"Okay, we're on," the Doctor said, taking Rose's hand and pulling her to her feet. On the dance floor, the man- vampire, Rose thought reluctantly- had apparently finished his snack and was leading the girl towards the back of the club. The Doctor began a haphazard charge through the throng, drawing more than a few outraged and startled exclamations from the patrons. Rose, holding tightly to his hand, followed closely behind.
As they barged their way past the dancing couples, a hand descended on the Doctor's shoulder, turning him about. On the other end of the intervening arm was a burly, red faced man with an expression of displeasure prominent on his features.
"Hey, buddy, why don't we show a little courtesy here?" he asked in gruff tones, tightening his grip on the Doctor. The Time Lord sighed deeply, then raised his head to stare the man directly in the eye.
"Right at the moment, I don't have the time," he said, taking a firm hold of the man's wrist. He made a complicated motion with his hand, and with very little fuss the man was spinning through the air, to land with a thud on his back. Someone screamed, but the Doctor was already off again. Rose leaned forward and hissed in his ear.
"What the hell was that?"
"A martial art I picked up from the Venusians a few hundred years ago. I'm one of the only people with two arms who can use if effectively." Rose shot an askance glance at him. She was never sure if he was being serious or not.

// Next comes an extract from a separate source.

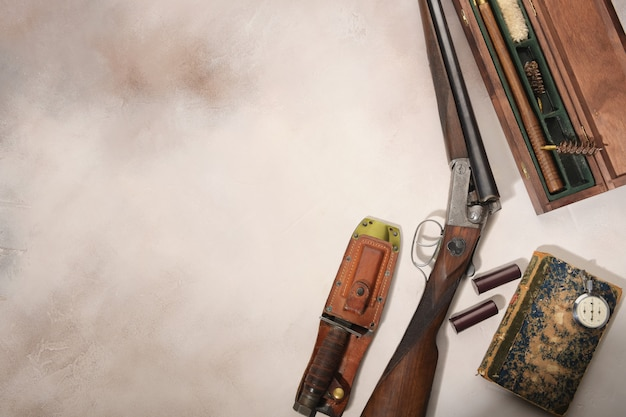 Hunting concept with shotgun, knife and ammunition for hunting.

"Oh right, okay, so you've been to Venus as well then?" she asked, sarcasm dripping from her voice.
"Well, why not? It's not nearly as unpleasant as your scientists make it out to be. Lovely people, the Venusians." Rose shut up.

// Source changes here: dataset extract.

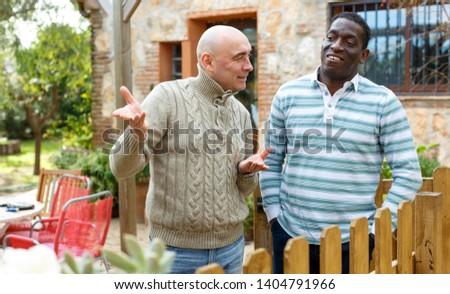 Good neighbors talk on the border of their farms #1404791966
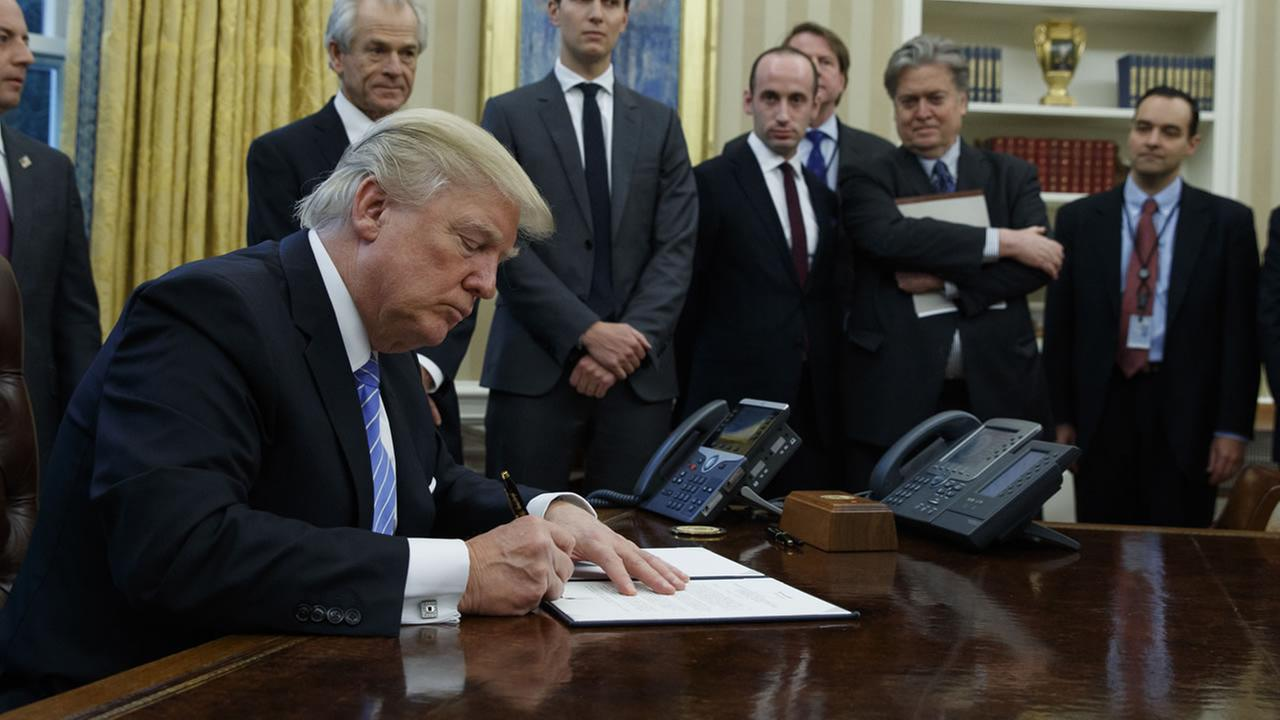 President Donald Trump signs an executive order implementing a federal government hiring freeze, Monday, Jan. 23, 2017.  (AP Photo/Evan Vucci)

As they reached the back of the club, the Doctor was apparently trying to look in every direction at once. There was no sign of their quarry, and the Doctor cursed under his breath. Rose tapped his shoulder.
"Door?" she suggested, indicating a sturdy wooden door recessed into the wall a short distance away.
"Ah. Yes," the Doctor said. "I was just coming to that." They approached the door and he turned the handle. Locked. The Doctor fished into his pocket and produced the sonic screwdriver, which whined faintly as he thrust it into the keyhole. After a few seconds there was a click and the door swung open. The Doctor grinned at Rose and pulled her through behind him.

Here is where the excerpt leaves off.